» **JOB**
Retype the records below exactly as they appear.

--- Begin MATERIAL PROVIDED ---

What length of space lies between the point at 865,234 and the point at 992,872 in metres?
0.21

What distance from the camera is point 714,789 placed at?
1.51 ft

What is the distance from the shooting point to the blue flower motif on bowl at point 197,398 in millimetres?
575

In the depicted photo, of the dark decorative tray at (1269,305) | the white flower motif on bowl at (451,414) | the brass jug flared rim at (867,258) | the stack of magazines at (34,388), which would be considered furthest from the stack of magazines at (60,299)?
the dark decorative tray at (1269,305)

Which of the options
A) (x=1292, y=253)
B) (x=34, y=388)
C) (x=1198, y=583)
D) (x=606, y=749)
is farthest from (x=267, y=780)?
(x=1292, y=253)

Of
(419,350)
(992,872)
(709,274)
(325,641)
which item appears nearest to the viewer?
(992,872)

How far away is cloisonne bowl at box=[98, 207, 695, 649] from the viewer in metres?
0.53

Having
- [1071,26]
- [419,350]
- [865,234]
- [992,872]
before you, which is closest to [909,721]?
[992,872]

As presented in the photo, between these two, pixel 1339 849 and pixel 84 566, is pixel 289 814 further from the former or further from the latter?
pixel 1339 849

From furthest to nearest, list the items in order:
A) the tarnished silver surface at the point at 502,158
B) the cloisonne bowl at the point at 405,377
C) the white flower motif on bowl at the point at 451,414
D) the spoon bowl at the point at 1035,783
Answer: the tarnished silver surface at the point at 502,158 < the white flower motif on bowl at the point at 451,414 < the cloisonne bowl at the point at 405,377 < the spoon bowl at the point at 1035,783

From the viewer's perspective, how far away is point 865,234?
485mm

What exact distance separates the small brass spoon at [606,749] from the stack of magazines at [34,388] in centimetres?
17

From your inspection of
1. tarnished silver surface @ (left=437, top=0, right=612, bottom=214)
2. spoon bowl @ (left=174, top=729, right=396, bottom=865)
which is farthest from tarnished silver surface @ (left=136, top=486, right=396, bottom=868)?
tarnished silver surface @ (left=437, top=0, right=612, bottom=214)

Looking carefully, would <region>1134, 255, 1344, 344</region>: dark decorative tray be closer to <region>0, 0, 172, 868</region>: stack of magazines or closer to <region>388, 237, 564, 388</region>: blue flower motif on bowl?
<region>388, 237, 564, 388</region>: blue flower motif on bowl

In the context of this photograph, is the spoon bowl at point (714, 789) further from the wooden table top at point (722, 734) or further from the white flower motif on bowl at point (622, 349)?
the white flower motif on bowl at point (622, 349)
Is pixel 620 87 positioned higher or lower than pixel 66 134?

--- End MATERIAL PROVIDED ---

» **RESPONSE**
What length of space lies between the point at 865,234 and the point at 992,872 in metres?
0.21

What distance from the camera is point 714,789 placed at?
1.51 ft

What is the distance from the shooting point to the blue flower motif on bowl at point 197,398 in millimetres?
575

In the depicted photo, of the dark decorative tray at (1269,305) | the white flower motif on bowl at (451,414) | the brass jug flared rim at (867,258) | the stack of magazines at (34,388), which would be considered furthest from the stack of magazines at (60,299)?
the dark decorative tray at (1269,305)

Which of the options
A) (x=1292, y=253)
B) (x=34, y=388)
C) (x=1198, y=583)
D) (x=606, y=749)
is farthest from (x=267, y=780)?
(x=1292, y=253)

Of
(419,350)
(992,872)
(709,274)
(325,641)
which item appears nearest to the viewer?
(992,872)

How far away is cloisonne bowl at box=[98, 207, 695, 649] from the viewer in metres?
0.53

Having
- [1071,26]
- [419,350]
- [865,234]
- [992,872]
before you, which is closest to [909,721]?
[992,872]

As presented in the photo, between these two, pixel 1339 849 and pixel 84 566, is pixel 289 814 further from the former or further from the latter?
pixel 1339 849

From furthest to nearest, list the items in order:
A) the tarnished silver surface at the point at 502,158
B) the cloisonne bowl at the point at 405,377
C) the white flower motif on bowl at the point at 451,414
D) the spoon bowl at the point at 1035,783
Answer: the tarnished silver surface at the point at 502,158 < the white flower motif on bowl at the point at 451,414 < the cloisonne bowl at the point at 405,377 < the spoon bowl at the point at 1035,783

From the viewer's perspective, how far away is point 865,234?
485mm

What exact distance separates the small brass spoon at [606,749] from the stack of magazines at [34,388] in centimetres?
17

From your inspection of
1. tarnished silver surface @ (left=437, top=0, right=612, bottom=214)
2. spoon bowl @ (left=174, top=729, right=396, bottom=865)
which is farthest from tarnished silver surface @ (left=136, top=486, right=396, bottom=868)?
tarnished silver surface @ (left=437, top=0, right=612, bottom=214)

Looking carefully, would <region>1134, 255, 1344, 344</region>: dark decorative tray be closer to <region>0, 0, 172, 868</region>: stack of magazines or closer to <region>388, 237, 564, 388</region>: blue flower motif on bowl?
<region>388, 237, 564, 388</region>: blue flower motif on bowl

In the context of this photograph, is the spoon bowl at point (714, 789) further from the wooden table top at point (722, 734) or further from the white flower motif on bowl at point (622, 349)?
the white flower motif on bowl at point (622, 349)
Is pixel 620 87 positioned higher or lower than pixel 66 134?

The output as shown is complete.